Aún así, Mantoa (Mary Twala), nuestra protagonista, no acepta su propia muerte, por más que haya sufrido todo lo imaginable. Miremos si no su rostro: lúgubre, de una infinita tristeza, que va de la mano con su fantasmagórica presencia en la pantalla. Un rostro que contiene más de mil penurias, pero que se mantiene firme y decidido, fijo en el horizonte. La cámara nunca se aleja de ella: se le escucha cantar, deambular por los páramos cercanos a su casa, ser visitada por familiares y niños, buscar consuelo en sus creencias en lo sobrenatural y recibir la guía de un sacerdote local. Quizás de eso vaya el film. Renace mediante el dolor, incluso cuando no parece posible.
El joven cineasta ha construido una de las películas más bellas que jamás he visto, quizás como un homenaje a su protagonista, una prueba de lo muy en serio que se toma su historia. La puesta en escena es como un sueño muy lúcido, algo salido de la muy abrumada mente de un artista, en la que los colores tienen una razón de ser y un lugar, y lo hallan perfectamente. El azul es intenso en las paredes, en el cielo (que se ve amplio desde la casa de Mantoa) y en las telas que, casi como el paso de un espíritu, son una barrera entre la protagonista y el mundo sensible. Cada color se ve más real de lo que lo capta nuestra retina, cada objeto en el fondo de la composición se ubica de forma muy precisa, obsesiva. Muchas escenas se filman a la luz de velas, o con la luz natural que brota de una rendija en la ventana. La textura en el film, junto a los primeros planos de Mantoa, crean una peculiar sensación de inmediatez, que solo intensifica nuestras emociones.

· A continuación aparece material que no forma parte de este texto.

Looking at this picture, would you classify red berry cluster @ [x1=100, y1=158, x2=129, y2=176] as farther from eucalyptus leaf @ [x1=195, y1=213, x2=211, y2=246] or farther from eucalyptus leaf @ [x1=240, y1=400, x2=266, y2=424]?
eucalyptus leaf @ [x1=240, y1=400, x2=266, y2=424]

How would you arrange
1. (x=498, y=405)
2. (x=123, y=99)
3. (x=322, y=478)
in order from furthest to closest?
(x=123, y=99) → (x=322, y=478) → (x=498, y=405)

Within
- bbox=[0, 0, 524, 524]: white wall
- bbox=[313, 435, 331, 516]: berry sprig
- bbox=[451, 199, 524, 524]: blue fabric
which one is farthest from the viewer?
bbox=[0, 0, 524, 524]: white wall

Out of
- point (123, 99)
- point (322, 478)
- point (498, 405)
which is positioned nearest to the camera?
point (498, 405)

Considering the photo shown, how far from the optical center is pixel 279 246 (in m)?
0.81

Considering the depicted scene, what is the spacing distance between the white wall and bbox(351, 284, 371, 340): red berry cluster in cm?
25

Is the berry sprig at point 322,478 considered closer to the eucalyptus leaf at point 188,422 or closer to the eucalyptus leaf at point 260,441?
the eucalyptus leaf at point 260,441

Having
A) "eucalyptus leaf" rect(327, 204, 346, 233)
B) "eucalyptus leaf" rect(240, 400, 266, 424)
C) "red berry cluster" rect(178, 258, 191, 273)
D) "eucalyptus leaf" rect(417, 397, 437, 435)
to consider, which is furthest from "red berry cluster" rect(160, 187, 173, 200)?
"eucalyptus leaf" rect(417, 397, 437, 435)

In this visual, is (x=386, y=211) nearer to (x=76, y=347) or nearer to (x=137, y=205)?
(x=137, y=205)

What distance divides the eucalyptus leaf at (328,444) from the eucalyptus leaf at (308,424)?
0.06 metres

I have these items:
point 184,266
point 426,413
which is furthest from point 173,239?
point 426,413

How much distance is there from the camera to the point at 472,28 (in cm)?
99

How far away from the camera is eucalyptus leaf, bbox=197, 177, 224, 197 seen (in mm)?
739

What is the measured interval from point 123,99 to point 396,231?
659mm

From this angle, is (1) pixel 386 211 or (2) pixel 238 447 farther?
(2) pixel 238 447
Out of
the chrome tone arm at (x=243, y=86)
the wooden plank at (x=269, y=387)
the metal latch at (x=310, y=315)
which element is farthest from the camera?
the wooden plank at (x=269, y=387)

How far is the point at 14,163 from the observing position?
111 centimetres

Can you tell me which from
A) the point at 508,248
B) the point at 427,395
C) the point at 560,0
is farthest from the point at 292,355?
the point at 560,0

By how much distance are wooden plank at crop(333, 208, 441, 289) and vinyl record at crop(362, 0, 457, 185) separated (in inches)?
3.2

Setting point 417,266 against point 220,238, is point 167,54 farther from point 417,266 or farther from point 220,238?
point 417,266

Pocas veces he llorado tanto frente a un estímulo ficticio. Lloro, afectado por la tragedia de Mantoa, por lo que dice y no dice su rostro, por saber que el poco tiempo que le quedará en la Tierra lo pasará entre el sufrimiento y la resistencia. Lloro tanto que pauso la película varías veces, aun cuando reconozco que su poder afecta directamente a mi espíritu y lo conmueve, lo quiebra y luego lo conforta. Agradezco haber llorado: me aliviano y recompongo y, como Mantoa, me resisto a caer en la tristeza, al menos, de forma total. Porque todavía queda el cine.